A Few Words on Student Capacities from Credo Advisor Robert Anderson
The word “capacities” seems appropriate for the most broad, descriptive term for the developing “internal” qualities of the student—the qualities that empower students for life. The student’s capacities are much broader than intellectual development, including the full richness of all of the growing components of head, heart, and hands that contribute to the ability of the individual to live life well.
As the word ”capacities” suggests, the student is developing a wide variety of ways of addressing the challenges of life; these capacities can be developed over time as students grow and mature, and they are part of the permanent acquisitions of the individual for use when needed in life. (They include academic knowledge and skills, but are much, much more.)

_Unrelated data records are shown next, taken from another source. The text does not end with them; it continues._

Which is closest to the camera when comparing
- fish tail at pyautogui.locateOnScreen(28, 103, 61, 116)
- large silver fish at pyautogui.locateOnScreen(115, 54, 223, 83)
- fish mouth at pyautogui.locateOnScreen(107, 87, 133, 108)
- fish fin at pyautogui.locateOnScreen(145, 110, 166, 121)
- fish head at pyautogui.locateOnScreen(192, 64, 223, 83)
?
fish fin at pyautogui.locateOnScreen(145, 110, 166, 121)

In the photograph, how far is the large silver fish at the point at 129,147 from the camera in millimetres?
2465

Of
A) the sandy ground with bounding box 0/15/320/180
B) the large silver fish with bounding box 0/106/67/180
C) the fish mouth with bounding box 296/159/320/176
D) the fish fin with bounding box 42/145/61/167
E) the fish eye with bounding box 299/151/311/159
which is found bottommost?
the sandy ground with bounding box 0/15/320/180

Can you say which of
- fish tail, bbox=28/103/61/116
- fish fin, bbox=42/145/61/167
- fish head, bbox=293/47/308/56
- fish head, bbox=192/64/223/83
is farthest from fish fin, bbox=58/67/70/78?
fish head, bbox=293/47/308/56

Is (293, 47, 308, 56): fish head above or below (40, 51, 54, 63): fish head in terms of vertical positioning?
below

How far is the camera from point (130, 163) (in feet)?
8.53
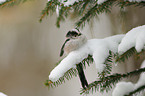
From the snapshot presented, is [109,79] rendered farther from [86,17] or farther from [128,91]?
[86,17]

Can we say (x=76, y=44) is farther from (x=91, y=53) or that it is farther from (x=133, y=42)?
(x=133, y=42)

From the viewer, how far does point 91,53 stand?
42 centimetres

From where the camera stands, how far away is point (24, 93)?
2395 mm

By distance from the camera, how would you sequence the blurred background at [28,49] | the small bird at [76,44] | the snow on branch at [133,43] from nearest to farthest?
1. the snow on branch at [133,43]
2. the small bird at [76,44]
3. the blurred background at [28,49]

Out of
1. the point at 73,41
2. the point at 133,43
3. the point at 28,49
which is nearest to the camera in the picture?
the point at 133,43

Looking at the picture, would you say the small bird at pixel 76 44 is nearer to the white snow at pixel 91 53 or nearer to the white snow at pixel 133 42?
the white snow at pixel 91 53

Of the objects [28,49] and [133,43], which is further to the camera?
[28,49]

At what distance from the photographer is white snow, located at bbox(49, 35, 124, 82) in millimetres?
384

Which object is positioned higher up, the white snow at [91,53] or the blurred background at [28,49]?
the blurred background at [28,49]

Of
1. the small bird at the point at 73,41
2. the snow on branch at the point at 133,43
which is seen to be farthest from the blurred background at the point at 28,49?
the snow on branch at the point at 133,43

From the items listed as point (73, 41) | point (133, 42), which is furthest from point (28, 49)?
point (133, 42)

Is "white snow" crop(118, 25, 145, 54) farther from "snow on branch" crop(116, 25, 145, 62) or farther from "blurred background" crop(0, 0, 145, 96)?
"blurred background" crop(0, 0, 145, 96)

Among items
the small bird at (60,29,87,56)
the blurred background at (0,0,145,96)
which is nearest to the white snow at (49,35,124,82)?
the small bird at (60,29,87,56)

These capacities include such components as specific knowledge, skills, conceptual understanding, problem-solving, analytic and evaluative habits of mind, will forces (such as resiliency, determination, concentration and focus), creativity, imagination, skill in identifying goals, working collaboratively, meeting social and personal objectives, becoming self-reflective, engaging the moral imagination, acting wisely and well in the world.
At Credo, course design will consider not just the subject matter to be taught, but how the course contributes to the development of student capacities, asking how these capacities are addressed and engaged in each course, in their breadth and variety and in their depth (as developmentally appropriate).